AFTER nearly a decade at his hometown club, Jordy Crowther admits he had slipped into somewhat of a comfort zone.

However, he believes taking the chance on making a change has brought the best out of him and almost catapulted him back to square one.

Crowther had played his senior rugby league exclusively for Wakefield Trinity since debuting in 2014 before being snapped up by Warrington Wolves towards the end of last season.

He arrived at a strange time – his signing was Daryl Powell’s last piece of business as head coach and he was relieved of his duties less than a week later as Gary Chambers took over in the interim.

Nevertheless, he was able to make enough of an impact to convince The Wire to convert the short-term deal he had originally signed into a longer-term, two-year contract.

“Towards the back end of last year, I probably played the best rugby I’ve ever played,” Crowther said, reflecting on his time at the club to date.

“I’d been at Wakefield for nine-and-a-half years and I’d probably got a bit too comfortable.

“I fancied a bit of a change and it was like I was 17 again and trying to earn my stripes in a debut season.

“It took a lot of pressure off me and made me focus on my game, so I’m really enjoying it.

“As soon as I arrived, I was chomping at the bit to try and stay.

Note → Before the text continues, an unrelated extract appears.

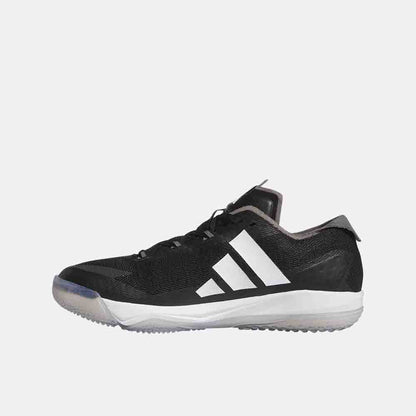 Side medial view of the Adidas Adizero Impact Baseball Turf Shoes.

Everyone made me and my family feel welcome and I couldn’t say a bad word about anybody here.

“When the opportunity came up to stay, I knew I had to repay that and get it done.”

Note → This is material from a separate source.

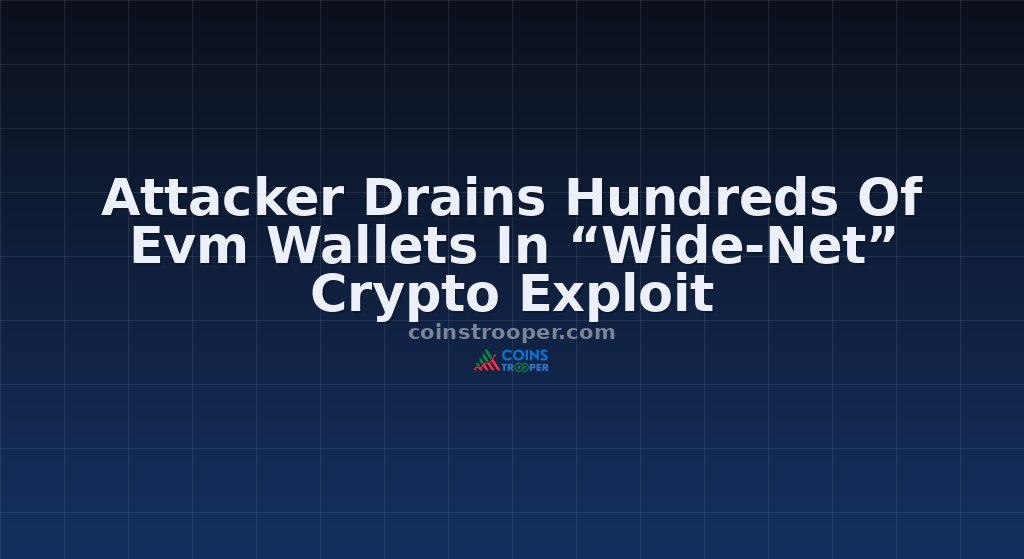 Attacker Drains Hundreds Of Evm Wallets In “Wide-Net” Crypto Exploit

Making Crowther’s move permanent was one of the first decisions Sam Burgess signed off on when his appointment as head coach for 2024 was confirmed.

And aside from missing two matches earlier in the year through a combination of suspension and concussion protocol, he has been ever-present in the South Sydney and England legend’s selections thus far.

“He’s the best there’s been in the game especially as a middle – he’s been there and done everything,” Crowther said.

“If I can pick his brain and take things from him, it’s only going to make me better.

“He’s a really good man-manager as well – he puts his arm around you when needed and sometimes, that’s all you need.”

So given his enjoyment of life at Warrington, can we expect a move over the Pennines from his native Yorkshire.

With wife Bethany and their daughter Frankie at home, it would appear that may have to wait although he insists the M62 commutes have not become a chore just yet.

“I’ve been trying to talk my Mrs into it,” he said.

“Because we’ve got a newborn, she wants to stay that bit closer to family, which is fine.

“It’s not too bad on a clear run to get in – it only takes about an hour.

“It’s just on the way home when you get stuck in traffic where moving over here seems like a better idea!”